Greek shipping magnate (1926-1997)

George P. Livanos (9 July 1926 – 1 June 1997) was a Greek shipping magnate born in New Orleans, the son of Peter Livanos from Chios. He is sometimes confused with his cousin, George S. Livanos, the sole son of Stavros G. Livanos, a legend in Greek shipping and the founder of the Livanos shipping empire.

After the end of World War II, Livanos served in the Transportation Corps of the United States Army, first in Japan and then in Korea, where he was a sea captain in Army ships carrying cargo.

After earning a degree in Economics from the University of Athens, he founded his own company, Ceres Hellenic Shipping Enterprises, in 1949. Shortly after, he inherited his father's 30-ship fleet, which included the world's five largest supertankers.
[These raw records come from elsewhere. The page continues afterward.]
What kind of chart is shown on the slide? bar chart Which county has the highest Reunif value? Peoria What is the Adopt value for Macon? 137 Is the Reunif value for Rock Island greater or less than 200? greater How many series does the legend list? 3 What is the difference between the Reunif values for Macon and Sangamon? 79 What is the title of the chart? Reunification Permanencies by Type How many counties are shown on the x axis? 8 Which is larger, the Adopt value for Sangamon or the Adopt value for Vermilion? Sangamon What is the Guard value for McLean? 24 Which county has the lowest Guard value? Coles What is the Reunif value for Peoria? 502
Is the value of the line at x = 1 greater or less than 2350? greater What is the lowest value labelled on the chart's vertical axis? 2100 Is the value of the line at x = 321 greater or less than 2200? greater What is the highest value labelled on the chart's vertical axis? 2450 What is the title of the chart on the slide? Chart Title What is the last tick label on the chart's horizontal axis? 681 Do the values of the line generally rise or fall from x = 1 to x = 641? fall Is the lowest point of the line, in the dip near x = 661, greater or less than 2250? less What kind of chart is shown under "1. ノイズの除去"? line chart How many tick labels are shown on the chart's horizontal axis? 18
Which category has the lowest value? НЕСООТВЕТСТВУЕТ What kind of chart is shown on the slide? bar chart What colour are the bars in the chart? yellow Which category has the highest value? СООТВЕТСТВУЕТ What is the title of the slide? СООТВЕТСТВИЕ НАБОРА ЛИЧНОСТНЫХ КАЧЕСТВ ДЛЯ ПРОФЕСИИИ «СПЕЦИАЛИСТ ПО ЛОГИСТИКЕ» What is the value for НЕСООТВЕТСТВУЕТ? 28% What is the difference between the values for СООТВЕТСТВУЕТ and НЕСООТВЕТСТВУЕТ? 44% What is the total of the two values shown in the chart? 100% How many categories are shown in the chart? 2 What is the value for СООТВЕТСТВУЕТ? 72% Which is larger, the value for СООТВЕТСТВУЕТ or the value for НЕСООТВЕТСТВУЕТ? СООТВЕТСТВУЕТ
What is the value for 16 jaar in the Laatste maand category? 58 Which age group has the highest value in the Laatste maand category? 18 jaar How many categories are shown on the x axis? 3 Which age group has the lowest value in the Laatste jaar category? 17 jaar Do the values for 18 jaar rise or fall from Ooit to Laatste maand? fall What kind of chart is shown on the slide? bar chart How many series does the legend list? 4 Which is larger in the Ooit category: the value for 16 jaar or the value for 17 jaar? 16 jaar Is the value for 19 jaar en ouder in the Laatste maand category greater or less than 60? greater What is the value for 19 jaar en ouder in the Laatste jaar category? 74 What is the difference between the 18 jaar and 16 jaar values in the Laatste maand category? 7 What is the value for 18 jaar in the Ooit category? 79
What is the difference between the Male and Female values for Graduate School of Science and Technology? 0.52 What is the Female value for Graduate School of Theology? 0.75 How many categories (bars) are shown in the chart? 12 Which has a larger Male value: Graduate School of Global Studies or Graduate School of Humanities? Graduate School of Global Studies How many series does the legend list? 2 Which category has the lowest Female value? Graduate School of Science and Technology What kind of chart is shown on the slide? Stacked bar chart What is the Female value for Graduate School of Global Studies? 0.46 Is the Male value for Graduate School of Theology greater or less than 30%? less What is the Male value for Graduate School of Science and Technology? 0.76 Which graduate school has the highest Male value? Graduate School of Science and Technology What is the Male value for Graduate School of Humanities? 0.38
Livanos managed his business from Lausanne. With over 100 ships, his fleet was the largest merchant navy in Greece. He also created a shipping company, which pioneered fast ferry services between the Greek Islands, introducing coastal passenger hydrofoils on an extensive network of routes linking the mainland with nearby islands. For two decades, the services operated under the Ceres Flying Dolphins' brand name, became a household expression in Greece. Loyalty to his Greek roots prompted Livanos to shun flags of convenience for his vessels, despite the enormous tax advantages that this would have meant. Instead his ships invariably flew the Greek flag.

Diversifying in latter years, he invested in real estate, and in banking with Basil Goulandris, another Lausanne-based Greek shipowner. In 1994, Livanos' fortune was an estimated US$3 billion. He was ahead of his time, as he had begun to heed warnings that abuse of the environment could destroy the planet and was involved in the protection of ocean and coastal waters. He founded the Hellenic Marine Environment Protection Association (HELMEPA) in 1982.

Livanos was an influential member of the Greek lobby in Washington. In 1988, he threw his backing behind the Presidential bid of the Democratic candidate and fellow Greek American, Michael Dukakis. He was also a close personal friend of long-serving Greek Prime Minister Andreas Papandreou.

Livanos married Fotini Carras, the daughter of the Greek shipowner Yiannis Carras, and had a son, Peter, and a daughter, Marina. He died in 1997, leaving his business to his son.